Nations across the globe are uniting, in prayers of reparation and petition as a new "Holy League" reminiscent of the 1571 battle of Lepanto led by Pope Pius V and his command to pray the Rosary. We unite to stand with The Woman, clothed with the Sun. (Rev 12:1)

Countries from around the world have joined forces to create a new "Holy League of Nations" and declare a united front in the worldwide spiritual battle defending the dignity of the Human Person, Life, Marriage, Family and Religious Liberty. India, Poland, UK, USA, Ireland, Canada, Mexico, Panama, Nigeria, Australia, New Zealand are all part of the 'Holy League of Nations'. More countries are joining in.

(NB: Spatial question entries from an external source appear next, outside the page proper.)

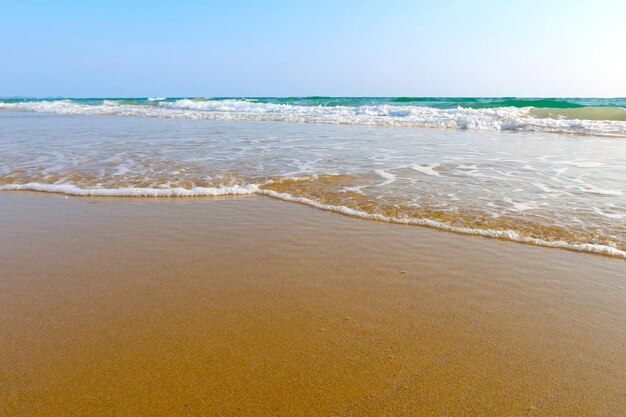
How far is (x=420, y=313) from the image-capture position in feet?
8.82

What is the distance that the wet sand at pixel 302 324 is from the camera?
1.93 m

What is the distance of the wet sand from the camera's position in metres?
1.93

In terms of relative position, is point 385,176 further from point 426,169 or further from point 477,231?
point 477,231

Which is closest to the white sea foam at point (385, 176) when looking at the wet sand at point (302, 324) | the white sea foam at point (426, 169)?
the white sea foam at point (426, 169)

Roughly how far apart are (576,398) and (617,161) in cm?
821

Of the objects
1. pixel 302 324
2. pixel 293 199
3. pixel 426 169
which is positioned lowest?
pixel 302 324

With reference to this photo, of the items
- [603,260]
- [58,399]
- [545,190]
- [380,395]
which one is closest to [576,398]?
[380,395]

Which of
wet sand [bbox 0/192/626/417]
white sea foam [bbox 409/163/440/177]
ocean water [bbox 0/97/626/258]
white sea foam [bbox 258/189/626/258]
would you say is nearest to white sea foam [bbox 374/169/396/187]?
ocean water [bbox 0/97/626/258]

"This 'Declaration of War 'is' not against flesh and blood; but against principalities and powers, against rulers of the world of darkness, against spirits of wickedness in high places." (Eph 6:12)

The sparks arising from the 'Rosary at the Borders' in Poland in October 2017, where thousands gathered at around 4000 locations to implore protection for their homeland and the world have burst forth into a blazing fire which is spreading across the world.

India has joined in with the 'Rosary Across India' http://rosaryacrossindia.co.in, in coordination with the Holy League of Nations http://holyleagueofnations.com.

The 'Rosary Across India' is at 5 pm on October 7, 2018, the Feast of Our Lady of the Rosary. The 54-day miraculous Rosary Novena for our country and other intentions begins on August 15, 2018 and ends on October 7, 2018. Our Lady is the patroness of India. The Feast of the Assumption of Our Lady coincides with India's Independence Day. It is only apt that we invoke our Lady to spread her mantle of protection over our Motherland India.